On the low-rank approach for semidefinite programs arising in synchronization and community detection

From MaxCut to PhaseLift, semidefinite programming has proven to be rather powerful, especially for convex relaxation. SDP solvers take polynomial time, but the exponent is large, and anyone who’s run an SDP on CVX has experienced some frustration with the runtime. In practice, the SDP-optimal matrix tends to have extremely low rank, and so one may apply a rank constraint to facilitate the search for the SDP’s solution. This heuristic was first introduced by Burer and Monteiro, and it works well in practice, but the rank-constrained program is nonconvex and the theory is scant. Recently, the theory gap started to close with this paper:

On the low-rank approach for semidefinite programs arising in synchronization and community detection

Afonso S. Bandeira, Nicolas Boumal, Vladislav Voroninski

As the title suggests, this paper provides strong performance guarantees for the Burer-Monteiro heuristic in the particular cases of \mathbb{Z}_2 synchronization and community detection. I was very excited to see this paper, and so I interviewed one of the authors (Nicolas Boumal). I’ve lightly edited his responses for formatting and hyperlinks:

DGM: The Burer-Monteiro heuristic for solving SDPs has been around for well over a decade. Why has it taken so long for the theory to catch up? Are the techniques you leverage particularly new?

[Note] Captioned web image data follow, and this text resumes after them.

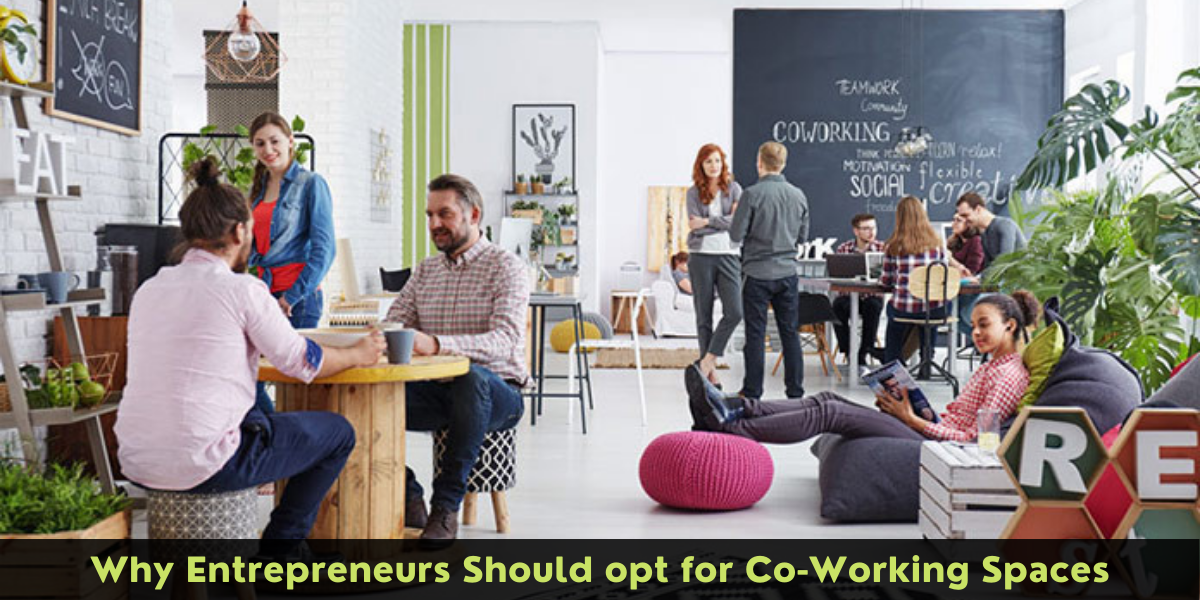 coworking spaces entrepreneurs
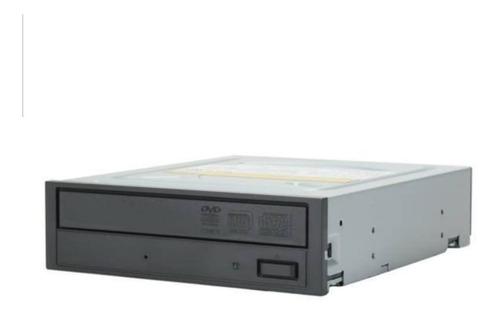 Imagem 1 de 5 de Drive Interno Gravador E Leitor De Dvd E Cd Ide Com Garantia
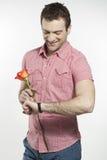 Homem novo romântico que espera sua menina Foto de Stock Royalty Free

NB: One part may be that the original SDPLR papers by Burer-Monteiro aimed at solving general SDP’s with few equality constraints (even though the numerical experiments focused on a few specific types of problems, among which the Max-Cut SDP shines particularly). The rank-2 phenomenon that we observe in the paper is not general. So perhaps the first audience of these papers was not that interested in this result.

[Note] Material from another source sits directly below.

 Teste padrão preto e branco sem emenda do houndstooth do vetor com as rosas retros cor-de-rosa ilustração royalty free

As for execution, we rely mainly on two existing assets. Both are fairly recent.

For insight, we use the 2010 paper by Journée, Bach, Absil, and Sepulchre, who observed the importance (both algorithmic and theoretical) of the smooth manifold structure of the rank restricted search space; that is: when the convex search space of the SDP is restricted to matrices of bounded rank, the resulting (nonconvex) set can be parameterized by a smooth manifold. This is not true for general SDP’s, but it is true here, and we believe this is a great facilitator. (It is perhaps even required in some sense, but it is too soon to tell.) Of course, in our setting, the manifold turns out to be particularly simple (it is a product of circles), and it doesn’t take a lot of technical know-how to exploit this structure; it was used to some extent before 2010 of course. But I do believe that framing the nonconvex optimization problem in the larger setting of optimization on manifolds, despite the simplicity of the specific manifold at hand, has helped us get better intuition; this wider vision we credit to Journée et al. We also think this can help identify a more general setup in which SDPLR is likely to work well; something that is missing for now.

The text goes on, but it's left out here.